Giving an offer letter to the wrong person is a costly mistake. We test drive cars before we buy them, so why not potential employees? The value of the test drive is immeasurable when it comes to making difficult decisions. If you’ve had trouble filling a certain role in the past, this might be the breakthrough you’ve been waiting for! Narrow down your applicant pool and then put your top candidates into a real-life scenario with your company. You’ll gain valuable insight from multiple angles that the brevity of a few interviews just can’t match.
True Statement: If you want to get to know someone, take a trip out of the country with them.
No, you can’t take potential candidates on a trip abroad, but a phone interview and a couple of in-person chats is hardly getting to know someone. People are on their best behavior during interviews and if you’re having trouble filling a job, you’re probably more likely to brush aside little things that may turn out to be red flags down the road.
So, what can you do instead? Put candidates to the test. Do they claim to be an excellent communicator or say they’re an expert in Adobe Creative Suite? How will they handle unexpected client issues that crop up? If you come to them with a problem at the end of the day, how will they react?
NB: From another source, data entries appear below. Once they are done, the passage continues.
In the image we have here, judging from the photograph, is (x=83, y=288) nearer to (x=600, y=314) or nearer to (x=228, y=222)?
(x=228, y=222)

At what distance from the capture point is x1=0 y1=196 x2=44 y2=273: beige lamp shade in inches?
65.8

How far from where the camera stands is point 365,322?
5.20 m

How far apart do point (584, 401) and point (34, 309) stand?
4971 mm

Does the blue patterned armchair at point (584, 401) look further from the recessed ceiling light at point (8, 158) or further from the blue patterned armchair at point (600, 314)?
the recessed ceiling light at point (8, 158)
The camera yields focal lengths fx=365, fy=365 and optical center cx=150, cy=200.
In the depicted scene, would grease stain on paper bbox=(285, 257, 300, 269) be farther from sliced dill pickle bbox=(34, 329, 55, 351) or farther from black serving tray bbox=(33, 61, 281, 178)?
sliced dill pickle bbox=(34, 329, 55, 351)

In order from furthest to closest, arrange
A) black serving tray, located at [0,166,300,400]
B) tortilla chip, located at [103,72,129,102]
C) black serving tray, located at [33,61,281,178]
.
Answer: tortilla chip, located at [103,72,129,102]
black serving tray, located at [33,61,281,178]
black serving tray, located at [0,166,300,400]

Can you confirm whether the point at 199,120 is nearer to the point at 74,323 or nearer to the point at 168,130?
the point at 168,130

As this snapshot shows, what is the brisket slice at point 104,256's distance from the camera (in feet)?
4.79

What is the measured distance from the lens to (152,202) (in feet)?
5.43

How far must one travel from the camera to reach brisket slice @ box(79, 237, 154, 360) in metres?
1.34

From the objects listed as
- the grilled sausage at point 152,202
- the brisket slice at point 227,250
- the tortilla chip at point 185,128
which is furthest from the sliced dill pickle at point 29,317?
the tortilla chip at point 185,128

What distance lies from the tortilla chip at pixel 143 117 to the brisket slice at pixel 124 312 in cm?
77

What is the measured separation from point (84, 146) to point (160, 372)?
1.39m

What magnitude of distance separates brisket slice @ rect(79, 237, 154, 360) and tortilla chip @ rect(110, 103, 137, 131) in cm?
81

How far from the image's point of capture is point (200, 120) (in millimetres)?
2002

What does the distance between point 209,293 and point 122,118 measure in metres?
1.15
Asking these kinds of questions during your interview process is a great start, but you’ll usually get the answers you want to hear.
Consider inviting candidates to do a job shadow with one of your top employees with the goal being to get their guard down. This is a great way to put them to the test before you commit. Do they ask smart questions? Do they complain about their current employer or use foul language in what they presume is a non-interview setting? If done well, a job shadow won’t feel like an interview and you’ll be surprised at what you’ll learn. Do they problem solve in a way that you like to see? Do they take feedback well and then immediately apply it?
You’ll learn surprising things from your “test drive.” We often find that our initial front runners don’t always turn out to be the ones we hire. What looks great on paper isn’t always what works well in practice. People who demonstrate problem solving skills, effective communication, resiliency, enthusiasm, and positivity often outperform someone who ticks off the check marks on a job description.